• [SOAL LATIHAN 1] Laporkan setiap baris catatan yang memuat kata "launch".

□ □ □ □

Saat-saat Kebenaran

Rabu, Oktober 17, 2012



Buku ini adalah kumpulan enam buah cerita pendek yang sudah diterbitkan sebelumnya. Cerita pertama berjudul Wahyu oleh Flannery O' Connor, cerita kedua berjudul Pengadilan S. Thomas More oleh Robert Bolt. Cerita ketiga berjudul Tuhan membenarkan dengan menguji ketabahan hati oleh Leo Tolstoy. Cerita keempat berjudul Prakiraan oleh Morris L. West. Cerita kelima berjudul Sonei Kenichi oleh seorang suster OSU, dan cerita keenam berjudul Selalu di hati oleh T.C. Lengyel.

Saat-saat Kebenaran
Kumpulan cerita pendek
Penerjemah: Tim Cipta Loka Caraka
Pengantar: Adolf Heuken, SJ
Penerbit: Cipta Loka Caraka
Cetakan kedua: 2001

Empat cerita pertama ini diperoleh dari buku kumpulan cerpen yang sudah terbit di Amerika dalam buku saku Moment of Truth oleh Dan Herr dan Joel Welless, New York 1968. Sedangkan Sonei Kenichi adalah sebuah kesaksian dari seorang suster terhadap pimpinan pasukan Jepang yang dulu bertugas di kampung Cideng, Jakarta. Cerita yang terakhir diterjemahkan dari allgemeine sonntagszeitung (sebuah harian di Jerman) tanggal 29 Oktober 1976.


Pada pengantar buku ini, Adolf Heuken menuliskan bahwa di dalam hidup seseorang, ada saat-saat tertentu yang memainkan peranan penting:
* sebagai titik balik jalan kehidupan,
* sebagai pembuka mata mengenai keadaan sebenarnya dari jiwa serta hati;
* sebagai persimpangan jalan saat harus memilih dengan mempertaruhkan seluruh kepribadian;
* sebagai titik yang menyelesaikan apa yang telah dipersiapkan selama puluhan tahun lamanya.

□ □ □ □

• [SOAL LATIHAN 2] Salin bagian teks tentang buku Saat-saat Kebenaran di atas, dari "Buku ini adalah" sampai "oleh T.C. Lengyel.".

□ □ □ □

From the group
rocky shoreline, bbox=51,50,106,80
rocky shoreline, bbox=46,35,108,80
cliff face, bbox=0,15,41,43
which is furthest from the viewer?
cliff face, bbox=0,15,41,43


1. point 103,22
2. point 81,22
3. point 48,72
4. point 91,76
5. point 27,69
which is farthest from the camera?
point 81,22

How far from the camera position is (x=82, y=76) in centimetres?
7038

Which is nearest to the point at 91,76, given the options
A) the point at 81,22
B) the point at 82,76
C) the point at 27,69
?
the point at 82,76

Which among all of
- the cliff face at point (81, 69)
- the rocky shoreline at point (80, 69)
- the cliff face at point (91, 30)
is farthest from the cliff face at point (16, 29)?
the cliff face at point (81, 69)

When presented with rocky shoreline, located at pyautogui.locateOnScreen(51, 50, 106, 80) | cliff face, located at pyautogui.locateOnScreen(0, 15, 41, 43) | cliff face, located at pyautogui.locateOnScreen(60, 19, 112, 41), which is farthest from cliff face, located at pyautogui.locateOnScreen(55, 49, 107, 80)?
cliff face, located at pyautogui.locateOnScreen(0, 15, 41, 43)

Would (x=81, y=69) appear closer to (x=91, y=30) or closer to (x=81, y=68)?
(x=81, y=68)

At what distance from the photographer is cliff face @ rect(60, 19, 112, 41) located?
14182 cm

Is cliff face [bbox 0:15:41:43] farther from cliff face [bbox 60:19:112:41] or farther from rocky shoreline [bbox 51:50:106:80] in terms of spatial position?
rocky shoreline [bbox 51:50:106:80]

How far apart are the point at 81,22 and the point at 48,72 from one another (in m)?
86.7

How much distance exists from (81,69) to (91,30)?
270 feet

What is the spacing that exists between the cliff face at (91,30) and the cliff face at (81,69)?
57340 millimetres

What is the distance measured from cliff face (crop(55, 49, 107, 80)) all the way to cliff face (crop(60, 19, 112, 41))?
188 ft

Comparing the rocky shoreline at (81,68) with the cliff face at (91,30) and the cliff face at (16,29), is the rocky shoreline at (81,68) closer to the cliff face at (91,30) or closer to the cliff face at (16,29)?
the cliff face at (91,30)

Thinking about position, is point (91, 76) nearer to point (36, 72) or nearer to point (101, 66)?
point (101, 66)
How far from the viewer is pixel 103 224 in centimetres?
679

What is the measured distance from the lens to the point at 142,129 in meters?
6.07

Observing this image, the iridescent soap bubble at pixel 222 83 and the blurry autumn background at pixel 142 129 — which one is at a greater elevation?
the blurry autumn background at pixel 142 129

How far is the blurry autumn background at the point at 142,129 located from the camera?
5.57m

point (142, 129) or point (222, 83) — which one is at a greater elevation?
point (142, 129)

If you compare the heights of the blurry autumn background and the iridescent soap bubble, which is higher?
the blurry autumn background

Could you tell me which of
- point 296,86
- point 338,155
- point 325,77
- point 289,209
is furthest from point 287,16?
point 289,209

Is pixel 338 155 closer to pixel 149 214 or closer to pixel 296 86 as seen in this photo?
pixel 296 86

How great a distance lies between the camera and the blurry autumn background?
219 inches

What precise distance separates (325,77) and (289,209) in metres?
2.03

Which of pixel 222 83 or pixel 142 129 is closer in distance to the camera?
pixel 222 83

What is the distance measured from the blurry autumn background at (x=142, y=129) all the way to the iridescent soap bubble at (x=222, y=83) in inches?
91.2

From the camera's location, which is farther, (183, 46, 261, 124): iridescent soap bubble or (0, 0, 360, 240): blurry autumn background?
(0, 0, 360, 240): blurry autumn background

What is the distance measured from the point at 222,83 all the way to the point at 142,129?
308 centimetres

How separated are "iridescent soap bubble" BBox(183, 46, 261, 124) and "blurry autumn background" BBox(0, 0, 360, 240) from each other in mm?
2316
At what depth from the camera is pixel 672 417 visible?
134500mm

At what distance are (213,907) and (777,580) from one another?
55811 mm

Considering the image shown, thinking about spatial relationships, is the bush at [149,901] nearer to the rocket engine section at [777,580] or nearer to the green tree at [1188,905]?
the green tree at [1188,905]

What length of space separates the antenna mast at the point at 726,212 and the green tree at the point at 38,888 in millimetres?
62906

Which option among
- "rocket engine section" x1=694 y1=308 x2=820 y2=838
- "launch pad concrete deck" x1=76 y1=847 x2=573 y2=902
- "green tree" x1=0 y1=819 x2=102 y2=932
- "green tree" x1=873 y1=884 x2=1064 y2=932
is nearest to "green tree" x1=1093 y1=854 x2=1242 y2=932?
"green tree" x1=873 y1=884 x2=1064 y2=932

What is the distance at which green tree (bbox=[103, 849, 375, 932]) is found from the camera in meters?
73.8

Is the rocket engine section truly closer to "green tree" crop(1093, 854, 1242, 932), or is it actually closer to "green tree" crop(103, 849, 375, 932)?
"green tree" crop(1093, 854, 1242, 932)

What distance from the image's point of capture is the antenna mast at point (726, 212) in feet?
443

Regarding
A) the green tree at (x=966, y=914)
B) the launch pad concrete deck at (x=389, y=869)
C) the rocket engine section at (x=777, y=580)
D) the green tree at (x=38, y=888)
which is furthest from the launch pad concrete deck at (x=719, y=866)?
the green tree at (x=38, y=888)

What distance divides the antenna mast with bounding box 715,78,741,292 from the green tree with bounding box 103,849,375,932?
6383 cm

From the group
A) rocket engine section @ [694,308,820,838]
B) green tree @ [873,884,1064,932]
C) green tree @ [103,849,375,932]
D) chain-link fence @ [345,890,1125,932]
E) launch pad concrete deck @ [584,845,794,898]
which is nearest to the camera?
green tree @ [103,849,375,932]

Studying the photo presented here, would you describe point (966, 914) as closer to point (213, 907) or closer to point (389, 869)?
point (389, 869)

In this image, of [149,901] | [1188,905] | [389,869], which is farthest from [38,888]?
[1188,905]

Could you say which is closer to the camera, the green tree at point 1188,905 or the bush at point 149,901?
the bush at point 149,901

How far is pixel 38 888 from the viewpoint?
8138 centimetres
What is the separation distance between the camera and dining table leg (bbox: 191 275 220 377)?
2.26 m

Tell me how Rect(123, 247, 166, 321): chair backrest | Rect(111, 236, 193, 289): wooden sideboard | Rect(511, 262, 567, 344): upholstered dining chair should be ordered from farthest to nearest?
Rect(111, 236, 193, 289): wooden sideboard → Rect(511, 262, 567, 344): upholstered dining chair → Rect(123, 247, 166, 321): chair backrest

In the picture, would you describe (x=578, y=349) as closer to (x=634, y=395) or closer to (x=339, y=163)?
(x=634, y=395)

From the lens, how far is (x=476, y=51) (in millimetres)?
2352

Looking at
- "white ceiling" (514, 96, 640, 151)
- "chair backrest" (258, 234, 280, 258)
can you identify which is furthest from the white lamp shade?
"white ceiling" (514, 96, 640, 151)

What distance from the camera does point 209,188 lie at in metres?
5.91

□ □ □ □

• [JAWABAN BENAR 1]
- "launch pad concrete deck" x1=76 y1=847 x2=573 y2=902
B) the launch pad concrete deck at (x=389, y=869)
which is furthest from the launch pad concrete deck at (x=719, y=866)?
E) launch pad concrete deck @ [584,845,794,898]

• [JAWABAN BENAR 2]
Buku ini adalah kumpulan enam buah cerita pendek yang sudah diterbitkan sebelumnya. Cerita pertama berjudul Wahyu oleh Flannery O' Connor, cerita kedua berjudul Pengadilan S. Thomas More oleh Robert Bolt. Cerita ketiga berjudul Tuhan membenarkan dengan menguji ketabahan hati oleh Leo Tolstoy. Cerita keempat berjudul Prakiraan oleh Morris L. West. Cerita kelima berjudul Sonei Kenichi oleh seorang suster OSU, dan cerita keenam berjudul Selalu di hati oleh T.C. Lengyel.